In Mr. Wheatstone’s stereoscope he employs two mirrors, each four inches square—that is, he employs thirty-two square inches of reflecting surface, and is therefore under the necessity of employing glass mirrors, and making a clumsy, unmanageable, and unscientific instrument, with all the imperfections which we have pointed out in a preceding chapter. It is not easy to understand why mirrors of such a size should have been adopted. The reason of their being made of common looking-glass is, that metallic or prismatic reflectors of such a size would have been extremely expensive.
Fig. 28.
It is obvious, however, from the slightest consideration, that reflectors of such a size are wholly unnecessary, and that one square inch of reflecting surface, in place of thirty-two, is quite sufficient for uniting the binocular pictures. We can, therefore, at a price as low as that of the 4-inch glass reflectors, use mirrors of speculum metal, steel, or even silver, or rectangular glass prisms, in which the images are obtained by total reflexion. In this way the stereoscope becomes a real optical instrument, in which the reflexion is made from surfaces single and perfectly flat, as in the second reflexion of the Newtonian telescope and the microscope of Amici, in which pieces of looking-glass were never used. By thus diminishing the reflectors, we obtain a portable tubular instrument occupying nearly as little room as the lenticular stereoscope, as will be seen from [Fig. 28], where ABCD is a tube whose diameter is equal to the largest size of one of the binocular pictures which we propose to use, the left-eye picture being placed at CD, and the right-eye one at AB. If they are transparent, they will be illuminated through paper or ground-glass, and if opaque, through openings in the tube. The image of AB, reflected to the left eye L from the small mirror mn, and that of CD to the right eye R from the mirror op, will be united exactly as in Mr. Wheatstone’s instrument already described. The distance of the two ends, n, p, of the mirrors should be a little greater than the smallest distance between the two eyes. If we wish to magnify the picture, we may use two lenses, or substitute for the reflectors a totally reflecting glass prism, in which one or two of its surfaces are made convex.[40]
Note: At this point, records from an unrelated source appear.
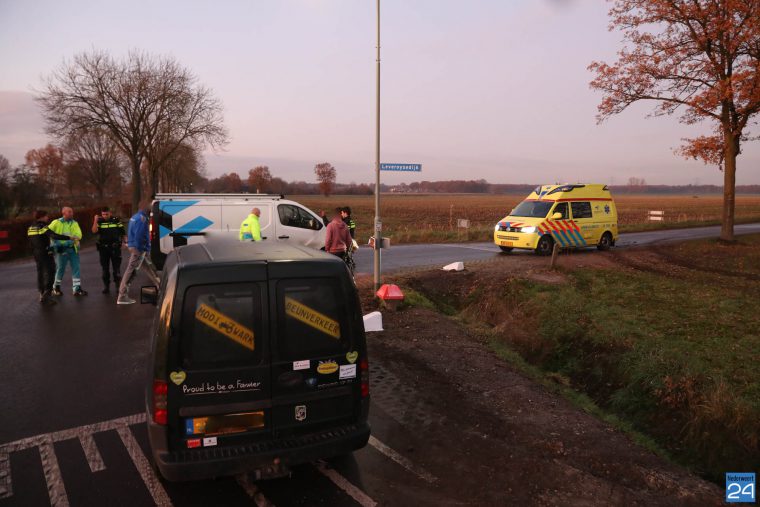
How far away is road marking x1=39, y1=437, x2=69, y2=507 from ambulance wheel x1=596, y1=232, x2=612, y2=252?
17668mm

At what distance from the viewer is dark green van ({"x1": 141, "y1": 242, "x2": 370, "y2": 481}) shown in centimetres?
348

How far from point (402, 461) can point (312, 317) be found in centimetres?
169

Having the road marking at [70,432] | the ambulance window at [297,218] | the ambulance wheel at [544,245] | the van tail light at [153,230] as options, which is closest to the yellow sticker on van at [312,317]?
the road marking at [70,432]

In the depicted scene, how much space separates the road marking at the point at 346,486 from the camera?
12.6 ft

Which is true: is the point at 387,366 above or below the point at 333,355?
below

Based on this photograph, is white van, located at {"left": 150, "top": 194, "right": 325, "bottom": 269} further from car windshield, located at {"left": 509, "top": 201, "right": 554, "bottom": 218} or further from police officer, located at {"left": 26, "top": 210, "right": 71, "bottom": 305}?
car windshield, located at {"left": 509, "top": 201, "right": 554, "bottom": 218}

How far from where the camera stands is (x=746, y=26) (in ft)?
53.2

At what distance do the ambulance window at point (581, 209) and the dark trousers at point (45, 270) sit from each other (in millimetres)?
14970

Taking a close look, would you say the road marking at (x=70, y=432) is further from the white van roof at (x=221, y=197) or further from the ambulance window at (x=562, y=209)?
the ambulance window at (x=562, y=209)

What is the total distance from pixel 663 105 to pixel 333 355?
1924 centimetres

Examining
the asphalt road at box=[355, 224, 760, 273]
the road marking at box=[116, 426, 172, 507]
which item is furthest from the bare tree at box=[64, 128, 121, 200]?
the road marking at box=[116, 426, 172, 507]

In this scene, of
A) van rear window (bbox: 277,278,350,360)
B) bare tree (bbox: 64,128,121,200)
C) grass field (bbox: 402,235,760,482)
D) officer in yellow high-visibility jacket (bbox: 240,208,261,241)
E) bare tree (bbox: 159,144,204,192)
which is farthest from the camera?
bare tree (bbox: 64,128,121,200)

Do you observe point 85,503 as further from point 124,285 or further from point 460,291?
point 460,291

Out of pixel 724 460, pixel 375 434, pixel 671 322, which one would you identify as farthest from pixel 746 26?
pixel 375 434
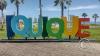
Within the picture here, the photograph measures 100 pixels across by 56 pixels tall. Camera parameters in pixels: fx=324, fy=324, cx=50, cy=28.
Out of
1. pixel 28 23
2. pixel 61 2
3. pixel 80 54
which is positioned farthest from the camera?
pixel 61 2

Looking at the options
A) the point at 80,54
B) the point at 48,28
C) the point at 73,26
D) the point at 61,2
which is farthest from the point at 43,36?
the point at 61,2

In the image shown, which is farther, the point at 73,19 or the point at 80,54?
the point at 73,19

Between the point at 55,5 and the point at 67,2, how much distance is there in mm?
4269

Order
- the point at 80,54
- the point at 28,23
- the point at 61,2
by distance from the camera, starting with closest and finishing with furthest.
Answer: the point at 80,54
the point at 28,23
the point at 61,2

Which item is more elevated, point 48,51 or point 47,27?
point 47,27

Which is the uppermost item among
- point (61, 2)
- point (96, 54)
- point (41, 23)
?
point (61, 2)

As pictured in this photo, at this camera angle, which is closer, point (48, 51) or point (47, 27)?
point (48, 51)

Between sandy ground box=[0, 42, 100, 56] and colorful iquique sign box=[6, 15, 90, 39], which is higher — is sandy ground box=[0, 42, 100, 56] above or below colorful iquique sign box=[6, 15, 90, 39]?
below

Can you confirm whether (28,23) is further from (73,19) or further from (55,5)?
(55,5)

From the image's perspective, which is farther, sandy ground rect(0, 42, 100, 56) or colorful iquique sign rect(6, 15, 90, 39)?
colorful iquique sign rect(6, 15, 90, 39)

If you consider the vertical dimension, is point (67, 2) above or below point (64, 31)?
above

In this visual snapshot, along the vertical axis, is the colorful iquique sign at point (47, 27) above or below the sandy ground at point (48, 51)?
above

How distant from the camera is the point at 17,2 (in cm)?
10856

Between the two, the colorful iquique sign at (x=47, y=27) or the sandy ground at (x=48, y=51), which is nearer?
the sandy ground at (x=48, y=51)
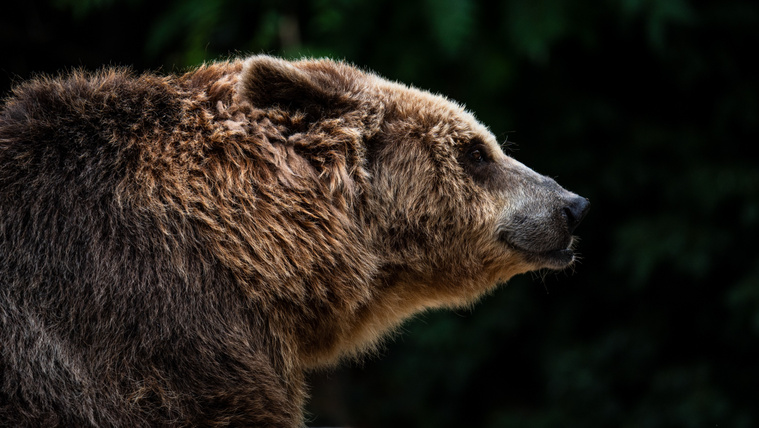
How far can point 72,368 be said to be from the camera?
236 cm

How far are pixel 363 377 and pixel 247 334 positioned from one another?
234 inches

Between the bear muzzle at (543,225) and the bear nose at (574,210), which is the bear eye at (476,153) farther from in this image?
the bear nose at (574,210)

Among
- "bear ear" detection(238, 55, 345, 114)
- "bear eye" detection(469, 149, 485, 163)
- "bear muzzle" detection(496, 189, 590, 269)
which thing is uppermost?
"bear ear" detection(238, 55, 345, 114)

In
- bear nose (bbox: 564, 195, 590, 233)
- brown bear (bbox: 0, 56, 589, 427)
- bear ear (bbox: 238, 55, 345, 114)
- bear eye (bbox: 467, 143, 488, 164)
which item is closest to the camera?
brown bear (bbox: 0, 56, 589, 427)

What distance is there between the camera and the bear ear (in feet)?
9.11

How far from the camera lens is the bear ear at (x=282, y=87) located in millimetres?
2777

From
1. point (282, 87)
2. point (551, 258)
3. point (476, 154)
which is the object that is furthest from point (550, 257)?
point (282, 87)

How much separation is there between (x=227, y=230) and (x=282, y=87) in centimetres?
58

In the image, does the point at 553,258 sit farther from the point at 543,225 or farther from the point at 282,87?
the point at 282,87

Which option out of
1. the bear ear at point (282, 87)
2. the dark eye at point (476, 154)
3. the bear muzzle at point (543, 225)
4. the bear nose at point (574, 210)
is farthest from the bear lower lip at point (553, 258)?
the bear ear at point (282, 87)

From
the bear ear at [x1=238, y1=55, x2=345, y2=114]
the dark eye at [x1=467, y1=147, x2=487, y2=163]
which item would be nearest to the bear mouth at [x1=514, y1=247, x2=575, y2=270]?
the dark eye at [x1=467, y1=147, x2=487, y2=163]

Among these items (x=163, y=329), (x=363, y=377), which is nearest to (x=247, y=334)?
(x=163, y=329)

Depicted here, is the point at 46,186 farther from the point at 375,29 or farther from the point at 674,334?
the point at 674,334

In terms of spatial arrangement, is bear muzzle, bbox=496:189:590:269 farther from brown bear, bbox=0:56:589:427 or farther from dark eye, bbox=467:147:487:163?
dark eye, bbox=467:147:487:163
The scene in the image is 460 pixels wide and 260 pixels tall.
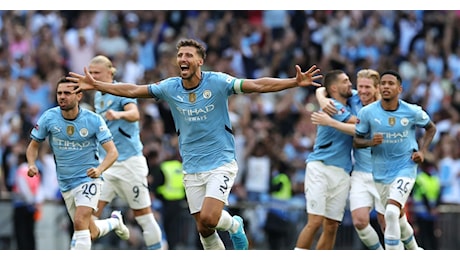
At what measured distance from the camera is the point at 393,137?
54.4 ft

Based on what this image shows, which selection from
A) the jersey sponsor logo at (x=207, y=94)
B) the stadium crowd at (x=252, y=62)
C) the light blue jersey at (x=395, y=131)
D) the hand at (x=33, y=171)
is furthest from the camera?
the stadium crowd at (x=252, y=62)

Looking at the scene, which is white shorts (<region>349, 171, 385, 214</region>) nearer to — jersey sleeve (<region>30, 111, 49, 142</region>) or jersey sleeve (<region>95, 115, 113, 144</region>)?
jersey sleeve (<region>95, 115, 113, 144</region>)

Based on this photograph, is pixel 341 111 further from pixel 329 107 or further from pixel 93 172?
pixel 93 172

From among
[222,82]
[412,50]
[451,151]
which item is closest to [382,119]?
[222,82]

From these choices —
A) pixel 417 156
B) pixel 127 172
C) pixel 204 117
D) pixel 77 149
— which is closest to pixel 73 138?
pixel 77 149

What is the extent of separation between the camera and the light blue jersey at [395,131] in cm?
1658

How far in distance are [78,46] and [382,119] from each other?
39.9 feet

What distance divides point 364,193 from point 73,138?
12.6ft

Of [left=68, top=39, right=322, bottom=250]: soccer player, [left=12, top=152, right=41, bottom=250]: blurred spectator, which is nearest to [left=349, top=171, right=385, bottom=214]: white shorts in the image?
[left=68, top=39, right=322, bottom=250]: soccer player

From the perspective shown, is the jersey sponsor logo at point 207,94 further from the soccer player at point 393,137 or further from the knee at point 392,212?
the knee at point 392,212

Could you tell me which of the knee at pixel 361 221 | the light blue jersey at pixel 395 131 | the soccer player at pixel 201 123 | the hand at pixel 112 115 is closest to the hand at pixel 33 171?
the soccer player at pixel 201 123

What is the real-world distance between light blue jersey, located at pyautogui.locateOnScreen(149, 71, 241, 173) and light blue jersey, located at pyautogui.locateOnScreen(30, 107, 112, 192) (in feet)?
3.57

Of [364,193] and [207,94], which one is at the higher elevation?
[207,94]

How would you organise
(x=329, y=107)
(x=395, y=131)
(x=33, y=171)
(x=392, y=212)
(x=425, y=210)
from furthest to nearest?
(x=425, y=210) → (x=329, y=107) → (x=395, y=131) → (x=392, y=212) → (x=33, y=171)
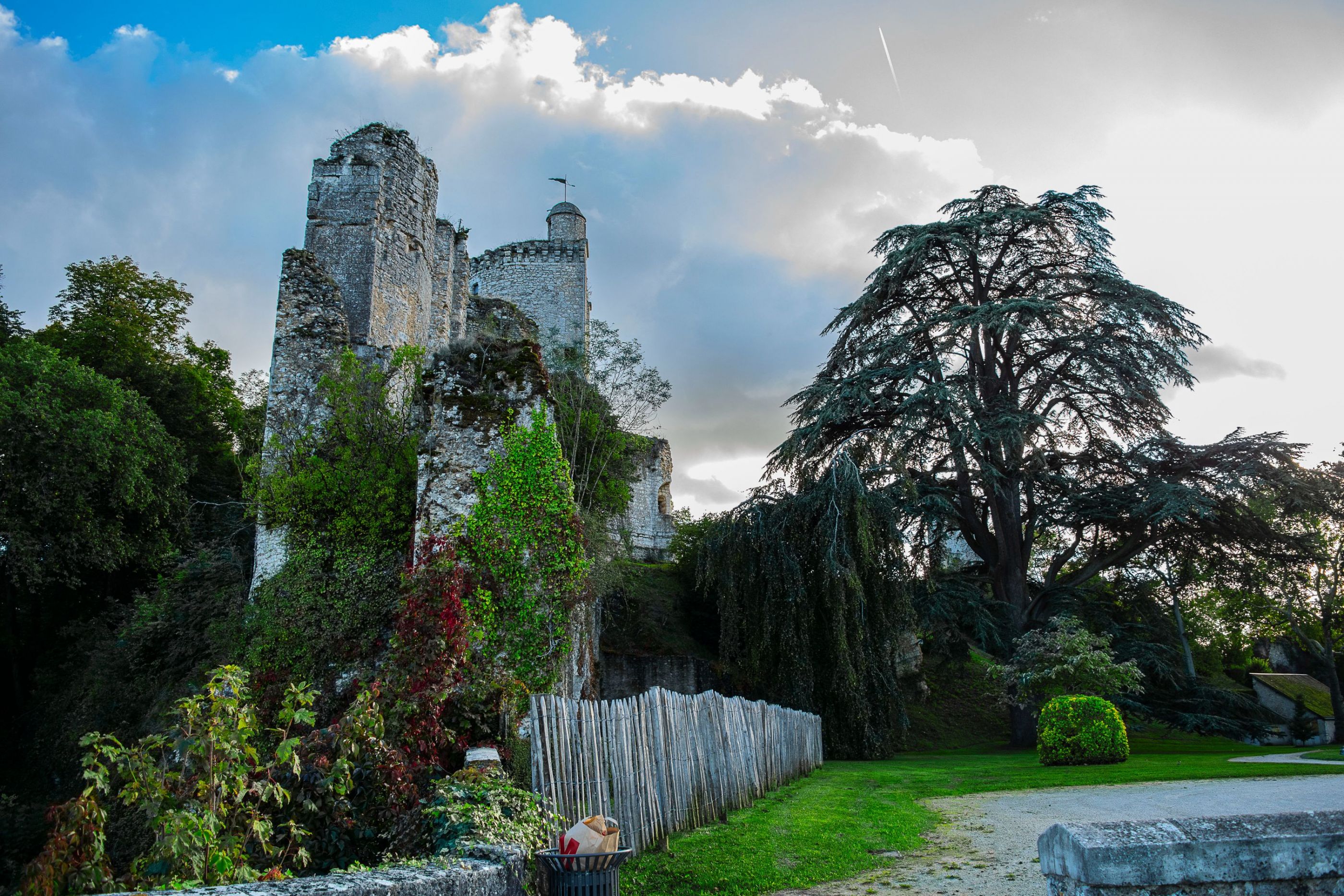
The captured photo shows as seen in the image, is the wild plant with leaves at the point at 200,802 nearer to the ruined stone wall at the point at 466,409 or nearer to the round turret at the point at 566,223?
the ruined stone wall at the point at 466,409

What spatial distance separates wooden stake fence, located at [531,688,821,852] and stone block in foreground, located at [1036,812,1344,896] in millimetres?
3696

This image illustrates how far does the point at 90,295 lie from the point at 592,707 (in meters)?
23.9

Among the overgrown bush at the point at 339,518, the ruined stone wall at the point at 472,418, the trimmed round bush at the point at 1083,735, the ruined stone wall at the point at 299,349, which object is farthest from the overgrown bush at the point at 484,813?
the trimmed round bush at the point at 1083,735

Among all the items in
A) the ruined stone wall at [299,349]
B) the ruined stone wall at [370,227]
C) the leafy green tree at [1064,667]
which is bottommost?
the leafy green tree at [1064,667]

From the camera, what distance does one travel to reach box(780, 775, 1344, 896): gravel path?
5.32m

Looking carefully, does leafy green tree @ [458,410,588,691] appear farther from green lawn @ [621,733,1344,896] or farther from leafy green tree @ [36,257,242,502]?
leafy green tree @ [36,257,242,502]

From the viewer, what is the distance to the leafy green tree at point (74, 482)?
50.5 ft

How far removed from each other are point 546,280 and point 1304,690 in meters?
32.3

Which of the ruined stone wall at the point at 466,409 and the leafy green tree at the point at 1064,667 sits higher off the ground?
the ruined stone wall at the point at 466,409

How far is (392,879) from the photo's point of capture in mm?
3008

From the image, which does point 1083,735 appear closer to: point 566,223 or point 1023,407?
point 1023,407

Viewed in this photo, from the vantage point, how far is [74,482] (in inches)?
623

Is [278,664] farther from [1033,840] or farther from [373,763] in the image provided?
[1033,840]

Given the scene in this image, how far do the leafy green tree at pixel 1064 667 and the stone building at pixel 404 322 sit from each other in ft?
31.3
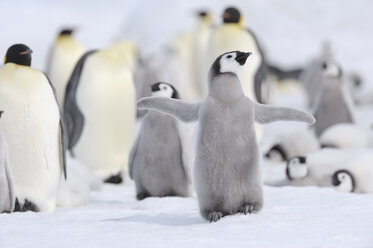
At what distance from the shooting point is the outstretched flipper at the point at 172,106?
407cm

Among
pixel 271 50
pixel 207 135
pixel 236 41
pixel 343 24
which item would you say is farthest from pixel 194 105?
pixel 343 24

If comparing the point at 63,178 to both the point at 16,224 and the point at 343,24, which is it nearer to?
the point at 16,224

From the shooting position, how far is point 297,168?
6.79m

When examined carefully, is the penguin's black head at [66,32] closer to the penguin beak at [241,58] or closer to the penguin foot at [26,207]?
the penguin foot at [26,207]

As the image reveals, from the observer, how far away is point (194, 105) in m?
4.14

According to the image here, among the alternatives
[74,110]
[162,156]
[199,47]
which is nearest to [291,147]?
[74,110]

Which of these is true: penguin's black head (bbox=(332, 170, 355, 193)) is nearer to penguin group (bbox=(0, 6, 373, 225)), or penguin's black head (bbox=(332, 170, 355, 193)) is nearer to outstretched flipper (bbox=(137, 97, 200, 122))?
penguin group (bbox=(0, 6, 373, 225))

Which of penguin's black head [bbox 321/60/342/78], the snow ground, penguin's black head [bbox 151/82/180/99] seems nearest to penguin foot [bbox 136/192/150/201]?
penguin's black head [bbox 151/82/180/99]

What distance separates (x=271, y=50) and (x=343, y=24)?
3.47 meters

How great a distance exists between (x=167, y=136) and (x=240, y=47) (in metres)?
3.23

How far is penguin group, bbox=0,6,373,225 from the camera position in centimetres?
402

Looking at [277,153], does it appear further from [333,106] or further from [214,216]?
[214,216]

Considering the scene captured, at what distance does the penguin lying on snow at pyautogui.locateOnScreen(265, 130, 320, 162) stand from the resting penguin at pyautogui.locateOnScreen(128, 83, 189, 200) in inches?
121

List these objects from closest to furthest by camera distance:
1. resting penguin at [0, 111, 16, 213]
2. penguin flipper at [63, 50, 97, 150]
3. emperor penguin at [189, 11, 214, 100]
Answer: resting penguin at [0, 111, 16, 213] < penguin flipper at [63, 50, 97, 150] < emperor penguin at [189, 11, 214, 100]
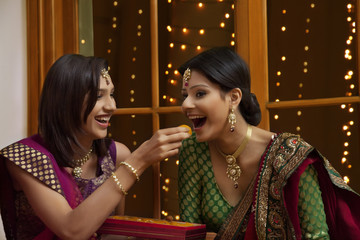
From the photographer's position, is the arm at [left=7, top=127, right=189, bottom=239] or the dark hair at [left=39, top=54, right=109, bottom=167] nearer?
the arm at [left=7, top=127, right=189, bottom=239]

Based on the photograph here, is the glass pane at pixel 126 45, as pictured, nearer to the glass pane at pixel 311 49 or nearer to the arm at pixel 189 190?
the arm at pixel 189 190

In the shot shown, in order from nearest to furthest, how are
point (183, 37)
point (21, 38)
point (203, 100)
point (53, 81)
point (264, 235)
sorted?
point (264, 235), point (203, 100), point (53, 81), point (183, 37), point (21, 38)

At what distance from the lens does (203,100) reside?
4.99 ft

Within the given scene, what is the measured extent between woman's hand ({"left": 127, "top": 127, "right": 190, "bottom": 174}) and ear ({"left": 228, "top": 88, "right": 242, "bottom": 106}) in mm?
185

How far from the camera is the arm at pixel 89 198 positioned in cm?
151

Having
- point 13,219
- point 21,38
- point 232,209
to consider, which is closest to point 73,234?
point 13,219

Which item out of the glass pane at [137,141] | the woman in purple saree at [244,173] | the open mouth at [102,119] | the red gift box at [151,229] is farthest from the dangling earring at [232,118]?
the glass pane at [137,141]

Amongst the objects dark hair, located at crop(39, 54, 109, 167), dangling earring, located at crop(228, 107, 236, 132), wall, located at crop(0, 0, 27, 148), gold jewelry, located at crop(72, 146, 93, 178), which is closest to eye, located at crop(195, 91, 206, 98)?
dangling earring, located at crop(228, 107, 236, 132)

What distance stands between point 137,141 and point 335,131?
0.83 meters

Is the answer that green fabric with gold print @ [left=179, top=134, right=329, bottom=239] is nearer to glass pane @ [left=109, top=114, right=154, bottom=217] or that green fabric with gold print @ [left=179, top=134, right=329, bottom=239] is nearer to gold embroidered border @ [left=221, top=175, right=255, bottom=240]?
gold embroidered border @ [left=221, top=175, right=255, bottom=240]

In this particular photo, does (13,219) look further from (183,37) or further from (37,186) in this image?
(183,37)

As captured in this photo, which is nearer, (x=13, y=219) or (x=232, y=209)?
(x=232, y=209)

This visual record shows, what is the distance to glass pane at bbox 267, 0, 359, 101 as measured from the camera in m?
1.66

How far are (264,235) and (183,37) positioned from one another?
0.89 m
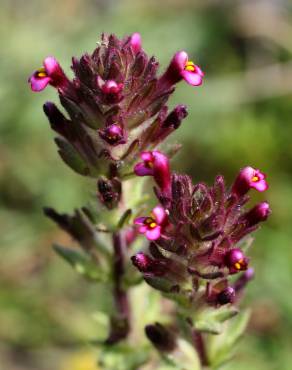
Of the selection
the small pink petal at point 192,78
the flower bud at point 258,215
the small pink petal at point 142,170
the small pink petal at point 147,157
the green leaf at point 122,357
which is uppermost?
the small pink petal at point 192,78

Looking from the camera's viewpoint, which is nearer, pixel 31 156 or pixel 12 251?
pixel 12 251

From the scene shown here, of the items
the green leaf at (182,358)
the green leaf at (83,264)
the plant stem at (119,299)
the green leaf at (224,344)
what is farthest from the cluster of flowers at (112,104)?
the green leaf at (224,344)

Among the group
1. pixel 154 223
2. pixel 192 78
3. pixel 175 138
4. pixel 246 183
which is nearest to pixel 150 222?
pixel 154 223

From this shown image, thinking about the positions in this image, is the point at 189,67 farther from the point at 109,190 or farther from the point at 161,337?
the point at 161,337

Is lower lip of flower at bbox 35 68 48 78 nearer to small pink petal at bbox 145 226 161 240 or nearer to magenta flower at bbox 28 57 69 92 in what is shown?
magenta flower at bbox 28 57 69 92

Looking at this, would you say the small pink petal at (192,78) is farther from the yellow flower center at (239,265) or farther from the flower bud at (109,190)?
the yellow flower center at (239,265)

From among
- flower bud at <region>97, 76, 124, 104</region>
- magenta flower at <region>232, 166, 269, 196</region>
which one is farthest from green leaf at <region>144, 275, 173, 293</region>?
flower bud at <region>97, 76, 124, 104</region>

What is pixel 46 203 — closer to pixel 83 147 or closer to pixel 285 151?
pixel 285 151

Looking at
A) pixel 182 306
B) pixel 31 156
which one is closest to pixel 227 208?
pixel 182 306
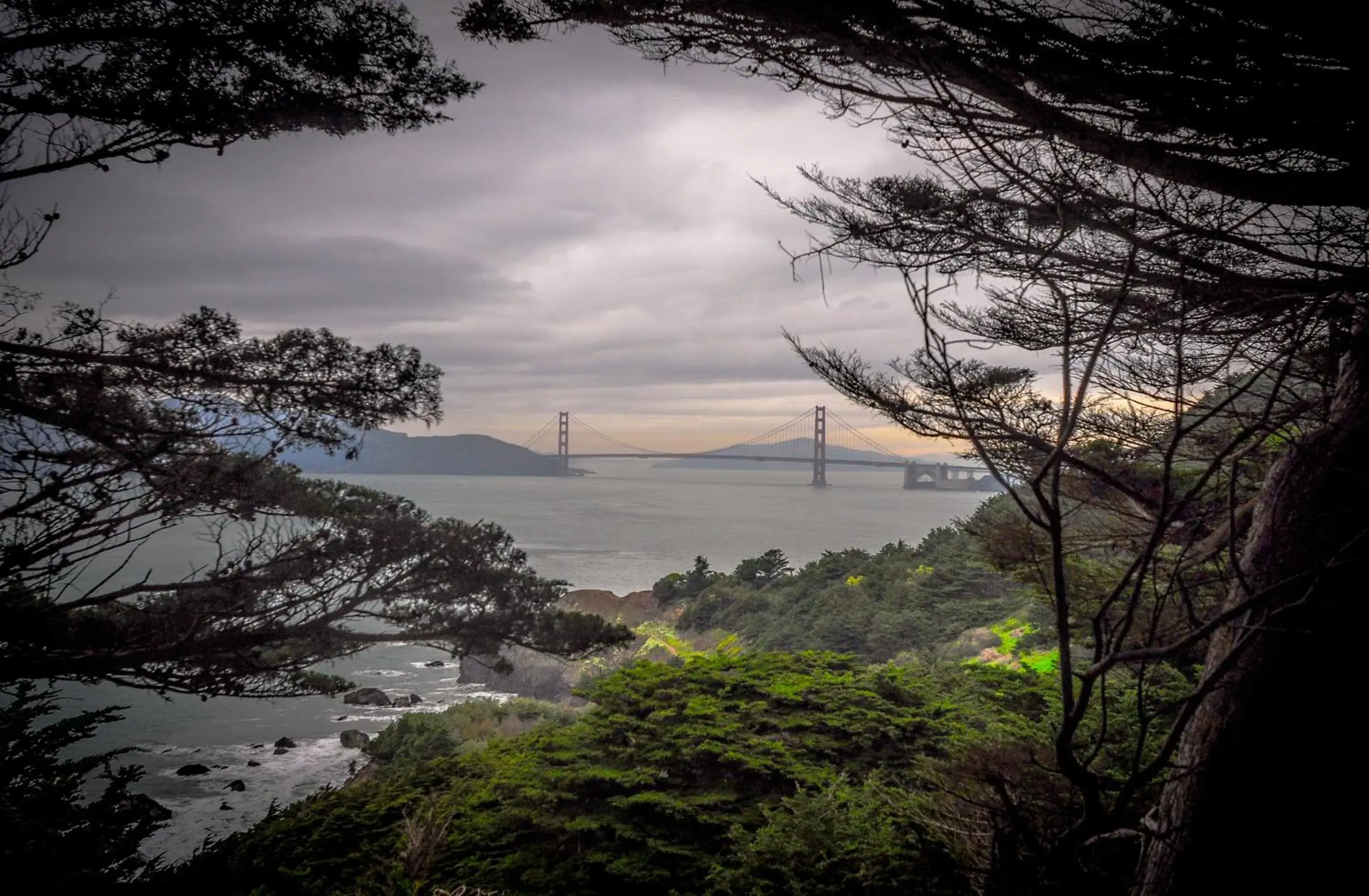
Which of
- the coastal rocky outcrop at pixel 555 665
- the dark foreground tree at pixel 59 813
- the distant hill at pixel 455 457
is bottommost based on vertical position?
the coastal rocky outcrop at pixel 555 665

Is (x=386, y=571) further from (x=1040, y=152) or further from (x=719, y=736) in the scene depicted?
(x=1040, y=152)

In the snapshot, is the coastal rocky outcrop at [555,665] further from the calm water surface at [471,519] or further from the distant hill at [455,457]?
the distant hill at [455,457]

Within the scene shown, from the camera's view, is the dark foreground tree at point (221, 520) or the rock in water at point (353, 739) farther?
the rock in water at point (353, 739)

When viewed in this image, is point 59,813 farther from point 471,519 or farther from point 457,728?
point 471,519

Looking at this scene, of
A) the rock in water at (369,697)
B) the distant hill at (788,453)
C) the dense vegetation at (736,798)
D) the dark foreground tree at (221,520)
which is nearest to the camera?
the dense vegetation at (736,798)

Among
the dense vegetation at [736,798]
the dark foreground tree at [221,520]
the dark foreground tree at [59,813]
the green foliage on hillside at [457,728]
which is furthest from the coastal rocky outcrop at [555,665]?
the dark foreground tree at [59,813]

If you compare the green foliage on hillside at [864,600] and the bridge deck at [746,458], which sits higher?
the bridge deck at [746,458]

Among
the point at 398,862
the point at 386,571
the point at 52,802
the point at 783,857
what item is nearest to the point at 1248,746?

2. The Single Reflecting Stereoscope.
This very simple instrument, which, however, answers only for symmetrical figures, such as those shewn at A and B, which must be either two right-eye or two left-eye pictures, is shewn in [Fig. 29]. A single reflector, MN, which may be either a piece of glass, or a piece of mirror-glass, or a small metallic speculum, or a rectangular prism, is placed at MN. If we look into it with the left eye L, we see, by reflexion from its surface at C, a reverted image, or a right-eye picture of the left-eye picture B, which, when seen in the direction LCA, and combined with the figure A, seen directly with the right eye R, produces a raised cone; but if we turn the reflector L round, so that the right eye may look into it, and combine a reverted image of A, with the figure B seen directly with the left eye L, we shall see a hollow cone. As BC + CL is greater than RA, the reflected image will be slightly less in size than the image seen directly, but the difference is not such as to produce any perceptible effect upon the appearance of the hollow or the raised cone. By bringing the picture viewed by reflexion a little nearer the reflector MN, the two pictures may be made to have the same apparent magnitude.
Fig. 29.
If we substitute for the single reflector MN, two reflectors such as are shewn at M, N, [Fig. 30], or a prism P, which gives two internal reflexions, we shall have a general stereoscope, which answers for landscapes and portraits.
Fig. 30.
The reflectors M, N or P may be fitted up in a conical tube, which has an elliptical section to accommodate two figures at its farther end, the major axis of the ellipse being parallel to the line joining the two eyes.